The recommended baseline workup for suspected fibromyalgia includes full blood count, thyroid function (TSH and Free T4), ferritin and iron studies, vitamin D, vitamin B12, and inflammatory markers (CRP or ESR). This panel identifies hypothyroidism, vitamin deficiencies, iron deficiency, and inflammatory conditions, each of which can produce a symptom pattern that mimics or worsens fibromyalgia.

If your inflammatory markers are elevated (suggesting a process beyond fibromyalgia is active), or if you have joint swelling, rashes, or other signs that suggest inflammatory arthritis or an autoimmune condition, your GP should be involved for further specialist investigation. Fibromyalgia is a clinical diagnosis made after other conditions have been considered and ruled out through appropriate assessment.

Sleep quality as a primary lever

Because disrupted slow-wave sleep both reflects and perpetuates central sensitisation, improving sleep architecture has direct effects on fibromyalgia symptom severity. Consistent sleep timing, darkness during sleep, avoiding alcohol (which fragments sleep architecture even when it initially promotes drowsiness), and assessing for sleep apnoea, which may require a specialist referral, are the most impactful sleep interventions. Low-dose amitriptyline and similar medications prescribed by GPs are specifically intended to restore slow-wave sleep architecture in fibromyalgia, rather than to act primarily as antidepressants.

Graduated movement and pacing

Regular low-to-moderate intensity physical activity consistently reduces fibromyalgia symptom severity, including pain intensity, fatigue, and cognitive function, in randomised controlled trials. The challenge is pacing: overexertion on better days, followed by significant flares, is a common pattern that worsens the overall trajectory. Graduated aerobic activity, starting at very low intensity and increasing slowly over weeks, is the evidence-based approach. Activities like walking, swimming, and cycling tend to be better tolerated than high-impact exercise.

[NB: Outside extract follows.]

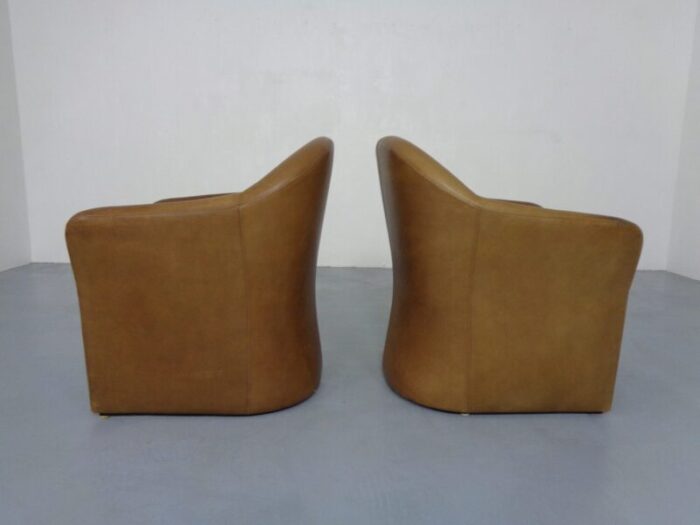 mid century german leather cocktail chairs from walter knoll 1960s set of 2 4288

Addressing nutrient deficiencies

Correcting identified deficiencies, particularly vitamin D, B12, and ferritin, should be a first step before pursuing more complex symptom management approaches. Vitamin D supplementation in deficient individuals improves musculoskeletal pain and may reduce fatigue. B12 repletion in deficient individuals is associated with improvements in cognitive symptoms and fatigue. Iron supplementation in those with low ferritin addresses restless leg syndrome and reduces fatigue. Tracking these biomarkers before and after supplementation gives measurable confirmation that levels are improving.

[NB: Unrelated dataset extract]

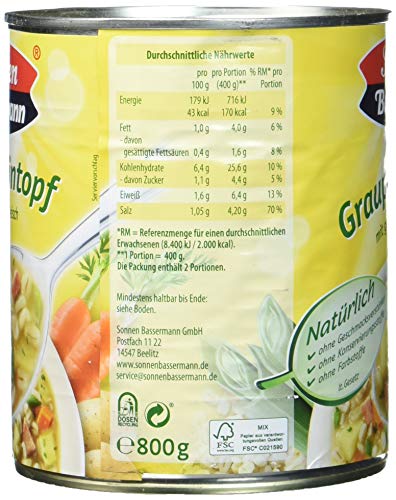 Sonnen Bassermann Graupen-Topf – Bild 3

Gut health and the microbiome connection

A growing body of research links gut microbiome composition to central sensitisation and widespread pain conditions. Gut dysbiosis, which produces systemic inflammatory signalling, may worsen the neuroinflammatory environment relevant to fibromyalgia. Supporting microbiome diversity through a varied plant-rich diet, reducing ultra-processed food intake, and tracking microbiome composition over time is a practical approach with meaningful supporting evidence, even if the specific mechanisms in fibromyalgia are still being characterised.